The generator defendants argue that bifurcation will necessitate duplicative testimony and unfairly prejudice them by compelling them, in essence, to try a portion of the government's case. As I stated at the conference, I am confident that no significant degree of duplication will be necessary. To the extent any testimony is relevant to both phases of the trial, it can be presented at the liability phase and merely referred to at the cost hearing if one is necessary. While I may find it necessary or helpful during the course of the cost hearing to review transcripts of prior testimony, certainly no prior testimony will need to be repeated.
The generator defendants' next objection is more difficult to articulate but, I believe, also presents no real obstacle to bifurcation. Plaintiffs have taken the position that, similar to most tort and contract litigation, liability under CERCLA can be imposed without reference to their costs incurred in cleaning up the site. Thus, at the liability phase of a bifurcated trial plaintiffs would not place into evidence any of their costs incurred.
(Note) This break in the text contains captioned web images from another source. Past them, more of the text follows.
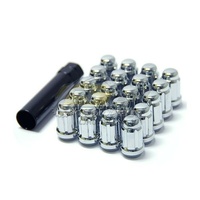 Muteki Short Lug Nuts Closed End Chome(12 x 1.25) - 41885C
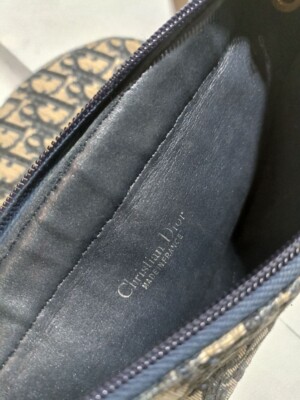 Vintage 80's Dior Monogram Bag Jacquard Textile Rare Collectible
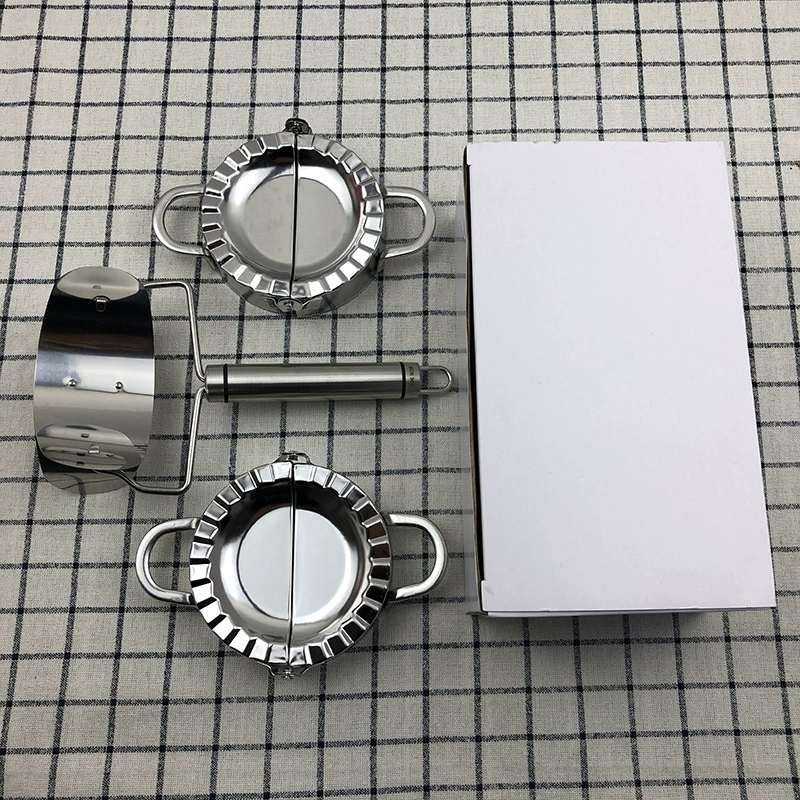 Stainless steel knife for cutting dumpling wrappers, round dumpling wrapper knife, household dumpling making machine mold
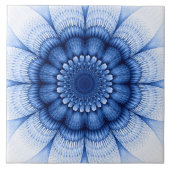 Florence blauw patroon tegeltje (Voorkant)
The generator defendants argue that because the statute imposes liability only for "costs incurred" a liability determination cannot be made for any given defendant without determining which costs have been incurred with respect to that particular defendant's wastes. If plaintiffs proceed as suggested above the generator defendants argue that in order to establish their affirmative defenses at the liability phase they will be compelled to present plaintiffs' damages case. Were the trial not bifurcated this would not occur.
Although the generator defendants do not say so directly they are apparently attempting to relitigate the issue of joint and several liability and to raise by way of a § 9607(b)(3) defense arguments previously rejected. That section provides in part as follows:
There shall be no liability under subsection (a) of this section for a person otherwise liable who can establish by a preponderance of the evidence that the release or threat of release of a hazardous substance and the damages resulting therefrom were caused solely by -- . . .
(3) an act or omission of a third party other than an employee or agent of the defendant, or than one whose act or omission occurs in connection with a contractual relationship, existing directly or indirectly, with the defendant . . . if the defendant establishes by a preponderance of the evidence that (a) he exercised due care with respect to the hazardous substance concerned, taking into consideration the characteristics of such hazardous substance, in light of all relevant facts and circumstances, and (b) he took precautions against foreseeable acts or omissions of any such third party and the consequences that could foreseeably result from such acts or omissions.